Across Europe, the right to safe abortion is being questioned. Abortion is banned in Ireland and Malta, and the public debate about re-introducing restrictions to abortion is a reality in several countries, such as in Poland as well as in Italy, France, Romania, Belgium, Spain.

In Romania, lawmakers are looking at ways to restrict sexual and reproductive health education in school. In Italy, sexual and reproductive health education is not institutionalised in the national school system. This directly affects young women and men and their right to receive sexual and reproductive health information and education.

Further, violence against women is a daily threat to European women, including domestic violence and femicide. In some European countries, namely Italy and France, one woman every 3 days is killed by her boyfriend, husband, partner. One in three women in the EU has experienced physical and/or sexual violence.

IGLYO and YFE urge the European countries to ratify the Istanbul Convention on preventing and combating violence against women and domestic violence and take immediate action to counter violence against women, non-binary, intersex and trans persons’.

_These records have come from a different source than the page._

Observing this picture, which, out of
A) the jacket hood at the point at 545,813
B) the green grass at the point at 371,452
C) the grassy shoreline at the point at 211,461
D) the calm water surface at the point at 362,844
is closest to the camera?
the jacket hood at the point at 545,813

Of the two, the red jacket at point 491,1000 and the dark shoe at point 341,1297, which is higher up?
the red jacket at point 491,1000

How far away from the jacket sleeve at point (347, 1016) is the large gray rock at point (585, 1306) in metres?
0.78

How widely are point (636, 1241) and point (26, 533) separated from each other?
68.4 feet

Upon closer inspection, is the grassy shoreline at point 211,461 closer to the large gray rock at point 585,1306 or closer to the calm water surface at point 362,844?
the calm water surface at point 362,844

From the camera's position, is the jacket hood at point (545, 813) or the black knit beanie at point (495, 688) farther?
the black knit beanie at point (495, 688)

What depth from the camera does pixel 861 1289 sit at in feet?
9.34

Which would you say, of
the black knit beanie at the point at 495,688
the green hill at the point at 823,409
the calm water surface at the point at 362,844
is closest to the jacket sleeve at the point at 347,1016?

Lesbian, bisexual and queer women face specific types of violence and discrimination pertaining to both sexual orientation, gender identity and gender expression, leading to social exclusion and poorer mental health. Transwomen face the highest levels of violence and are often forced into poverty due to social stigma and discrimination related to employment. Sexism, homo- and transphobia are interconnected and hinder women, non-binary, intersex and trans persons’ access to human rights and equal treatment in similar but also different ways. We have seen more examples of these efforts to hinder women, trans, intersex and non-binary persons to access their human rights throughout Europe.

Young people are specifically vulnerable too as they have less means to protect themselves from violations and are often dependent on their family or others for their survival. Young people’s access to and knowledge about rights are absolutely fundamental to the realisation of equality and non-discrimination.

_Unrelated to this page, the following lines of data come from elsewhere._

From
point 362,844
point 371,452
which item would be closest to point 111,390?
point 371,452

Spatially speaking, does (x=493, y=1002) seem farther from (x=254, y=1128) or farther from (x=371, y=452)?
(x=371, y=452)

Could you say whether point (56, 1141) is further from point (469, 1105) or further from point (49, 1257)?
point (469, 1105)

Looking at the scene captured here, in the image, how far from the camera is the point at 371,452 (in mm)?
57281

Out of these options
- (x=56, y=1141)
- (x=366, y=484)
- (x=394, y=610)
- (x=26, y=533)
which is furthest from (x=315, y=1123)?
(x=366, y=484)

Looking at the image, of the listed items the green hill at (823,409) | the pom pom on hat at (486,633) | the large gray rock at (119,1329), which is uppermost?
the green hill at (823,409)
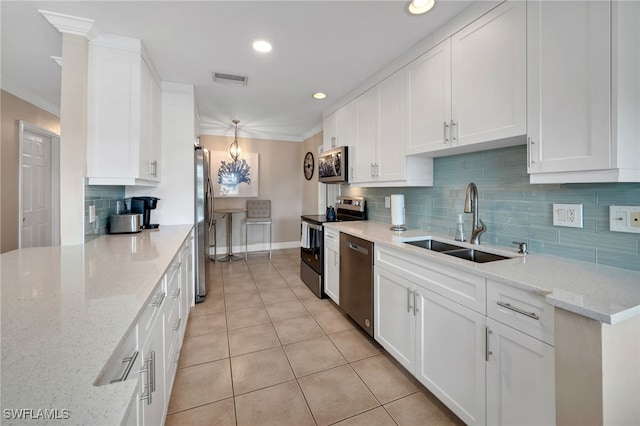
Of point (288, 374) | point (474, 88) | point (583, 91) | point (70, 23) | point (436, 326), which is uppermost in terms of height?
point (70, 23)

We as feminists and women’s rights advocates must be inclusive and realise the diversity of persons that struggle against gender based violence and discrimination, and approach equality from an intersectional and norm critical point of view. If we don’t, we will only succeed in leaving our sisters and siblings behind. The term “women” must always include all persons who identify as women, also women with trans experience.

IGLYO and YFE recognise the backlash to our fight for equal rights, but we also encourage the international solidarity seen throughout Europe and the world when our rights are being challenged. We also recognise a willingness from many for the feminist movement to be a truly intersectional movement, where women and non-binary persons of different socioeconomic, ethnic and religious backgrounds and of different sexual orientations and gender expressions,  bodily diversity and sex characteristics work together and challenge each other in constructive ways. We welcome this development and believe that our movements and fight for human rights will be strengthened by our efforts.